The look of disbelieving shock changed to one of irritation. “Who?”
“Witch Haggar,” his sister mumbled with a giggle. When utter horror and outrage flashed across Cossack’s features at the mere notion, Cassri held up her hands in protest. “Hey! I didn’t think it! If it makes you feel better, she owes us money since it’s not true.”
“And I just thought you were gay!” Tadran pointed out, and preemptively leapt out of his chair to duck behind his sister’s. “Are you?” he added, peeking his head from around the back.

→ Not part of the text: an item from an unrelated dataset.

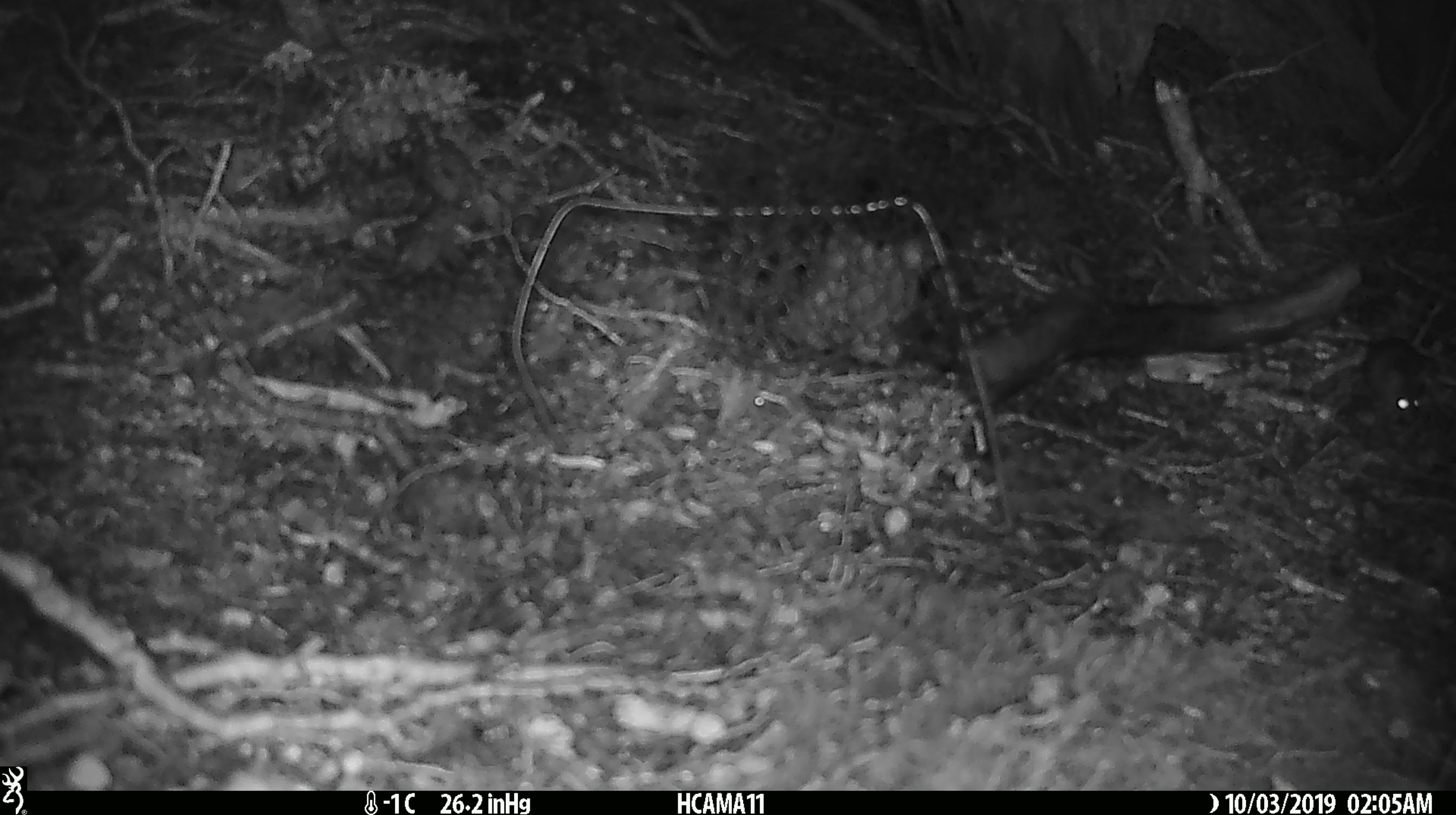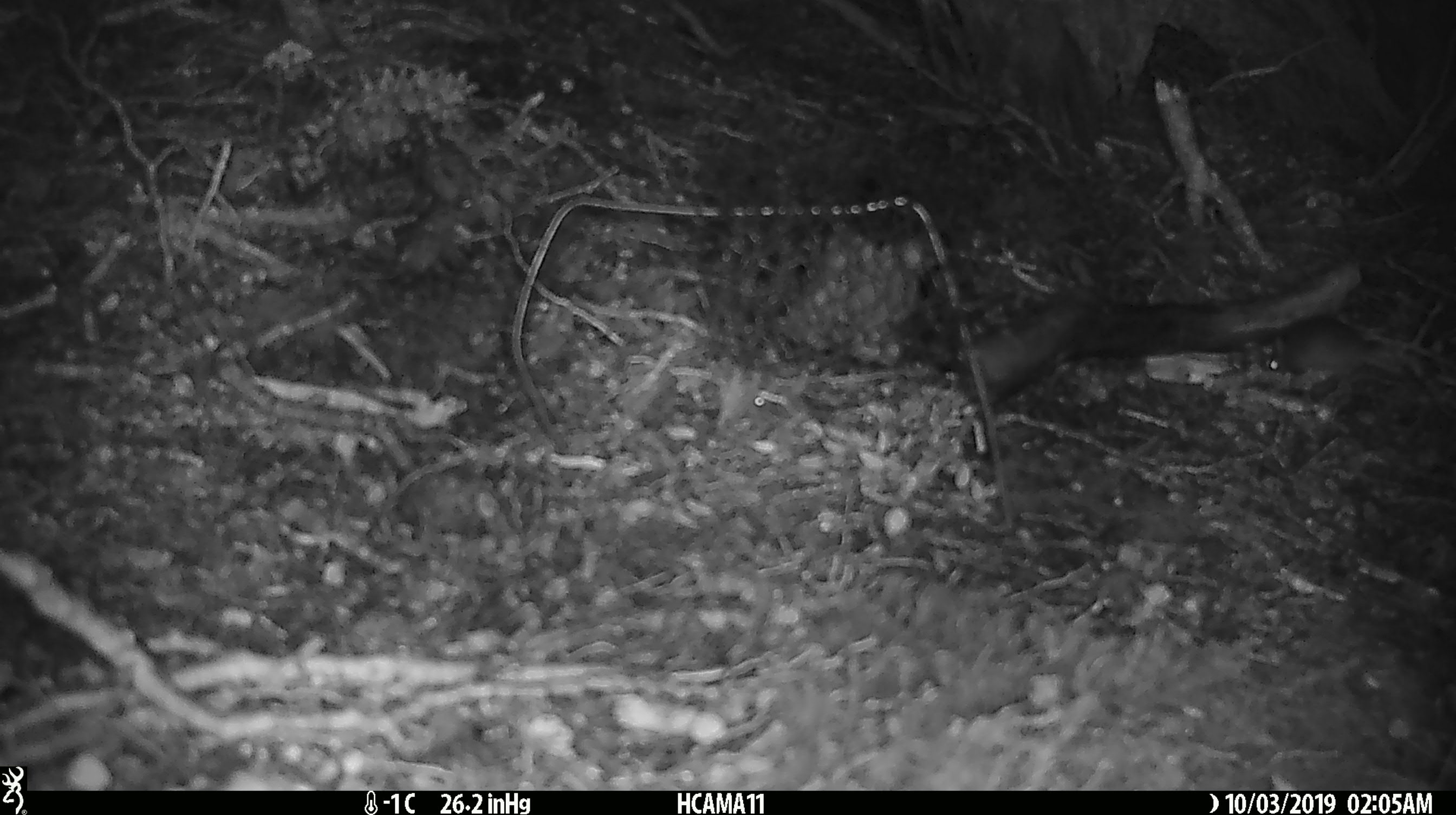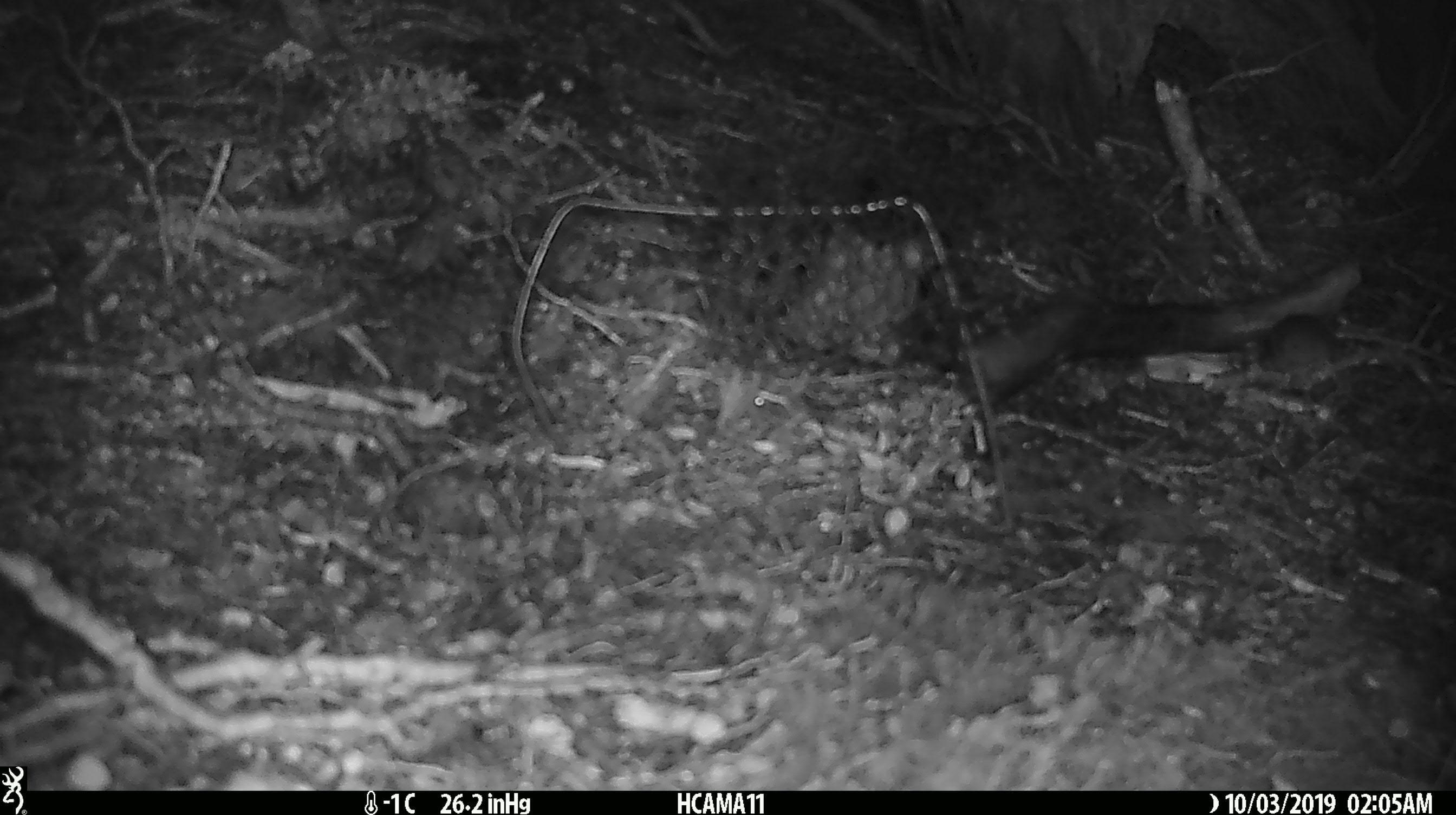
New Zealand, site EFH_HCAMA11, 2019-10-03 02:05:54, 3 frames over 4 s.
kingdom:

Tadack shook his head at the exchange between his offspring before returning his attention to Cossack. “Well, son, if you were gay, it wouldn’t change anything. You’d still have to get married and have an heir or two. I’d just advise you to find yourself a nice pool boy to keep you entertained in the meantime.”
“Well I’m not gay anyway, but it was worth a try,” Cossack muttered with a defeated sigh.

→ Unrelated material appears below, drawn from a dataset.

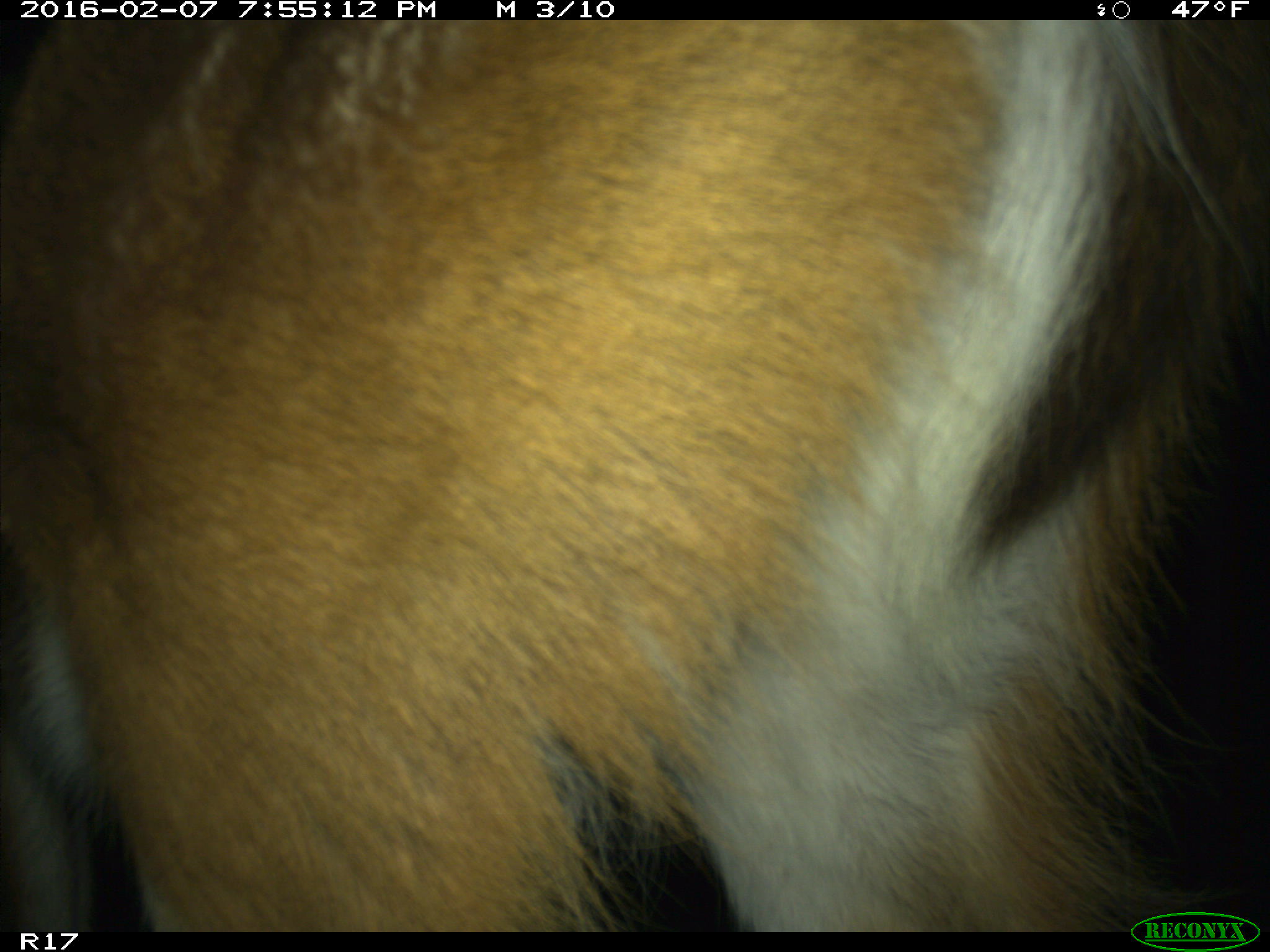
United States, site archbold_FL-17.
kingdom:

Visycka smiled at her eldest son. “I know, dear, and I’m glad. It’ll make your marriage so much smoother if you don’t have to sleep around to stay happy.”
The burden of defeat continued to sink heavily upon him. “So basically, no matter what I say or do, you’re going to insist that I marry her, huh?”
Tadack nodded. “Pretty much, yes.”
Cossack realized that he was fighting a losing battle with the formidable enemy that was his unified parental forces, so he decided to opt for a strategic retreat and regroup. There was more than one front upon which he could fight that war, and his alternate plan had worked in the past when his parents were that gung-ho about a marriage arrangement. “Fine,” he said finally, and rose to a standing position. “Since I’m supposed to marry her in a couple weeks, I guess I ought to go and have a talk with my fiancée.”
Visycka smiled and walked over to join her son, and gave him an affectionate hug. “That’s a wonderful idea, Cossack. Give our future daughter in law our warmest regards.” She glanced at the wine rack in the corner of the room, and withdrew one of the finer bottles. “And bring this with you as a gift. Might as well woo her with all the charm such a prominent marriage deserves.”
Obligingly Cossack hugged his mother, a cruel and scheming mother in his opinion but one he still cared for nonetheless, back. She smiled back at her son proudly and straightened his helmet. “My terrible terror is finally getting married,” she sniffled happily. “Be sure to visit us again soon. And call! You never call your mother often enough.”
“Mom, I’m the fleet commander of planet Doom; I’m a busy guy.”
“Not too busy to call your mother more often.”
“Okay, okay,” Cossack agreed, and patted his mother gently on the back as she hugged him again.
Tadack waved from the corner. “Have fun, son, and don’t do anything I wouldn’t do,” he added with a suggestive grin.
“See you later, Cossack,” Cassri called out, also waving to him. He waved back to his family and then, with the wine in hand, started out the door.
Tadran grinned smugly at his oldest brother’s departing form. “See ya at the wedding.”